> [YOUR INSTRUCTIONS]: Your task is to write out every line of the data exactly. Drop the pictures.

::: MATERIAL FOR THE TASK :::

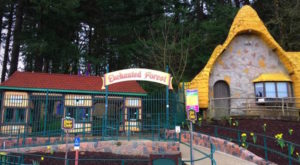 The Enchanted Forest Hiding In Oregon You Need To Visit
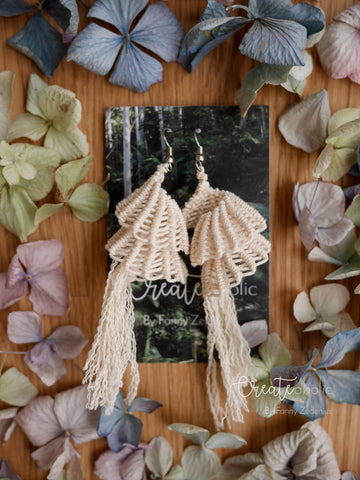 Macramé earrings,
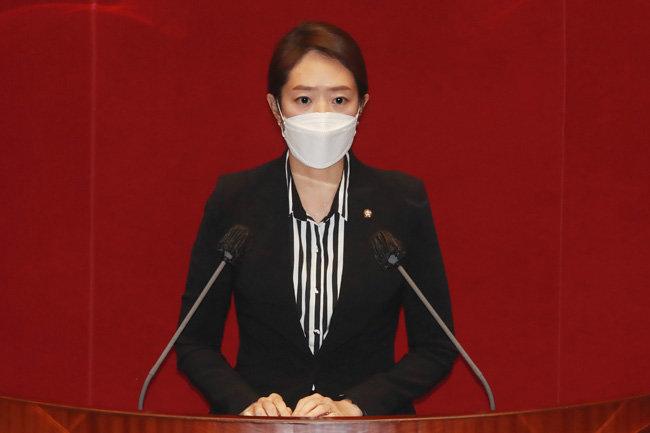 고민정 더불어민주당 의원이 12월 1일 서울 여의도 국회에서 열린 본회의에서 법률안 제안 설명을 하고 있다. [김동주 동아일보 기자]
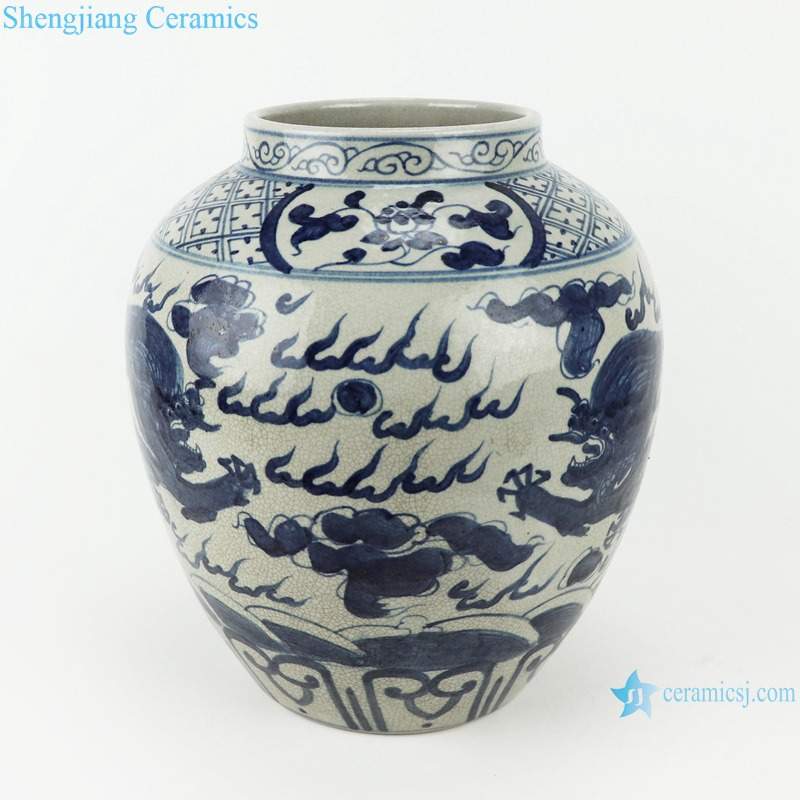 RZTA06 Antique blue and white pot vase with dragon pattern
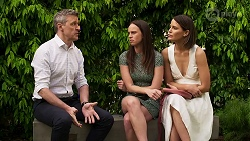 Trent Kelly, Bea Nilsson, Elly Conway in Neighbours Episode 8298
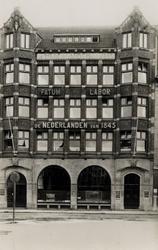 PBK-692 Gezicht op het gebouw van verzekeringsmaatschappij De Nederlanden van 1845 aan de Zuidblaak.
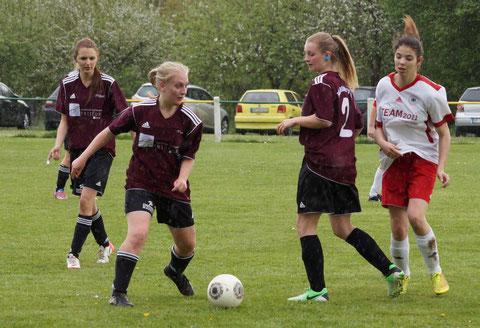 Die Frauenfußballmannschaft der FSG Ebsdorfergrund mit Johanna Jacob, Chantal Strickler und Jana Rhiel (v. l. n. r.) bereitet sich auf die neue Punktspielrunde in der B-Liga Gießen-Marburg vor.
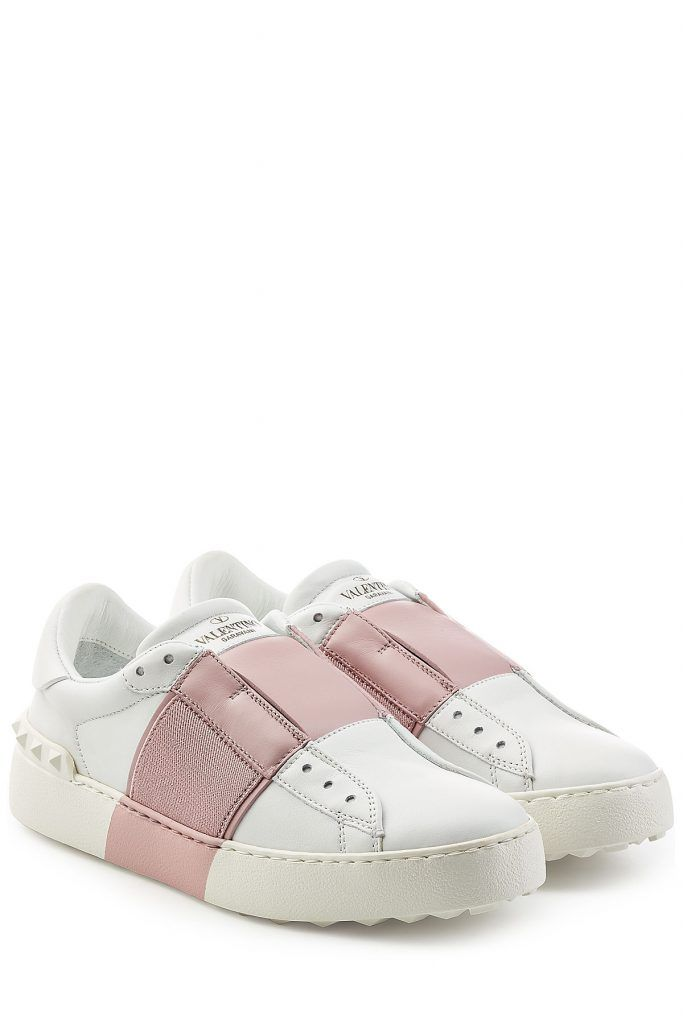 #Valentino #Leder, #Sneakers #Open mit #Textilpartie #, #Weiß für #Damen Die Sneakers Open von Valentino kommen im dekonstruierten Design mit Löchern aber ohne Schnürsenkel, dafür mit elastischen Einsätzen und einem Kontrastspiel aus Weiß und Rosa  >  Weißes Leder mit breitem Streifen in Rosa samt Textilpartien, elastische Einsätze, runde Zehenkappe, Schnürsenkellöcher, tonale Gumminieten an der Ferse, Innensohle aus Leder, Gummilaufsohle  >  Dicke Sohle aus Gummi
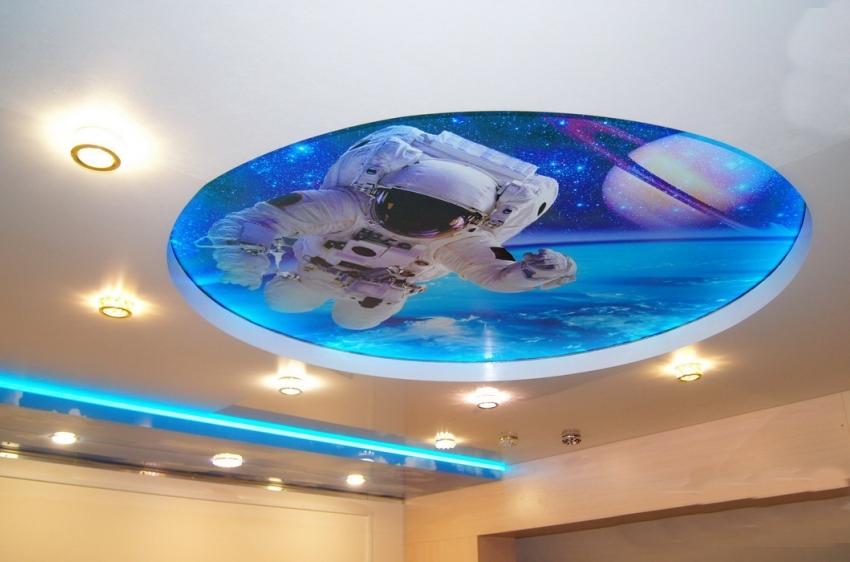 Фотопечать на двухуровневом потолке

:::

> [EXERCISE ANSWER]:
 The Enchanted Forest Hiding In Oregon You Need To Visit
 Macramé earrings,
 고민정 더불어민주당 의원이 12월 1일 서울 여의도 국회에서 열린 본회의에서 법률안 제안 설명을 하고 있다. [김동주 동아일보 기자]
 RZTA06 Antique blue and white pot vase with dragon pattern
 Trent Kelly, Bea Nilsson, Elly Conway in Neighbours Episode 8298
 PBK-692 Gezicht op het gebouw van verzekeringsmaatschappij De Nederlanden van 1845 aan de Zuidblaak.
 Die Frauenfußballmannschaft der FSG Ebsdorfergrund mit Johanna Jacob, Chantal Strickler und Jana Rhiel (v. l. n. r.) bereitet sich auf die neue Punktspielrunde in der B-Liga Gießen-Marburg vor.
 #Valentino #Leder, #Sneakers #Open mit #Textilpartie #, #Weiß für #Damen Die Sneakers Open von Valentino kommen im dekonstruierten Design mit Löchern aber ohne Schnürsenkel, dafür mit elastischen Einsätzen und einem Kontrastspiel aus Weiß und Rosa  >  Weißes Leder mit breitem Streifen in Rosa samt Textilpartien, elastische Einsätze, runde Zehenkappe, Schnürsenkellöcher, tonale Gumminieten an der Ferse, Innensohle aus Leder, Gummilaufsohle  >  Dicke Sohle aus Gummi
 Фотопечать на двухуровневом потолке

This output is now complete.